(Stored items)

■ ■ ■

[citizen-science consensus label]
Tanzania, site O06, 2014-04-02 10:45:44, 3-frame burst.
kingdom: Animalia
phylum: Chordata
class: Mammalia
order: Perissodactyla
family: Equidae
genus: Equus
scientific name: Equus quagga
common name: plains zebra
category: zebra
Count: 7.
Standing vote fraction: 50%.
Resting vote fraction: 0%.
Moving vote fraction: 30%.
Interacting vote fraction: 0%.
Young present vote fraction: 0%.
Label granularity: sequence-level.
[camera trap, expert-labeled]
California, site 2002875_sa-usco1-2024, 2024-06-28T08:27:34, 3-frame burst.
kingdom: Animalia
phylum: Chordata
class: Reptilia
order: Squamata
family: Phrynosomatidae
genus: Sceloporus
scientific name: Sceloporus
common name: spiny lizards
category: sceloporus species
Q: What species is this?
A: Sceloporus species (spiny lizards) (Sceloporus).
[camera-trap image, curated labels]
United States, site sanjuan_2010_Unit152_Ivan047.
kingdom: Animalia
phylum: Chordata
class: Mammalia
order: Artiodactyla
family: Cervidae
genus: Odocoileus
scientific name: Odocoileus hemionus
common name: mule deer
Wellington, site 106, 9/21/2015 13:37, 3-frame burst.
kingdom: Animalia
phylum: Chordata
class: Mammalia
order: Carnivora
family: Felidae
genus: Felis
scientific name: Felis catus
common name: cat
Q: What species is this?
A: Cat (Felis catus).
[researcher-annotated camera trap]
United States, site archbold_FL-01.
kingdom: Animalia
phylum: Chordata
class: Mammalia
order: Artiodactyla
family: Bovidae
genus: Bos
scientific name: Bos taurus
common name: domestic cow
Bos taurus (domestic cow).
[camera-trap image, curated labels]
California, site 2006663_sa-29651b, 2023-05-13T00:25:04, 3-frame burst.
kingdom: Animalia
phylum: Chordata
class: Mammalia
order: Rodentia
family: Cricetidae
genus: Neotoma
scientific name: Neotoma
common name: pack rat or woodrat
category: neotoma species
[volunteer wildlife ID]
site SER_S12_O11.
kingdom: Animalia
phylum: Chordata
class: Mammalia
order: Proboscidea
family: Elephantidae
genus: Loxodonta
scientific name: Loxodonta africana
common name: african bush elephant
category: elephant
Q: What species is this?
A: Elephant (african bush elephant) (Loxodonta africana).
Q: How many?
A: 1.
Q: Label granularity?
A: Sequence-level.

■ ■ ■

§ **What needs to be done**:
Reproduce exactly the line bearing "family: Felidae" and all the lines that come after it in the records above; add nothing.

§ **Answer box**:
family: Felidae
genus: Felis
scientific name: Felis catus
common name: cat
Q: What species is this?
A: Cat (Felis catus).
[researcher-annotated camera trap]
United States, site archbold_FL-01.
kingdom: Animalia
phylum: Chordata
class: Mammalia
order: Artiodactyla
family: Bovidae
genus: Bos
scientific name: Bos taurus
common name: domestic cow
Bos taurus (domestic cow).
[camera-trap image, curated labels]
California, site 2006663_sa-29651b, 2023-05-13T00:25:04, 3-frame burst.
kingdom: Animalia
phylum: Chordata
class: Mammalia
order: Rodentia
family: Cricetidae
genus: Neotoma
scientific name: Neotoma
common name: pack rat or woodrat
category: neotoma species
[volunteer wildlife ID]
site SER_S12_O11.
kingdom: Animalia
phylum: Chordata
class: Mammalia
order: Proboscidea
family: Elephantidae
genus: Loxodonta
scientific name: Loxodonta africana
common name: african bush elephant
category: elephant
Q: What species is this?
A: Elephant (african bush elephant) (Loxodonta africana).
Q: How many?
A: 1.
Q: Label granularity?
A: Sequence-level.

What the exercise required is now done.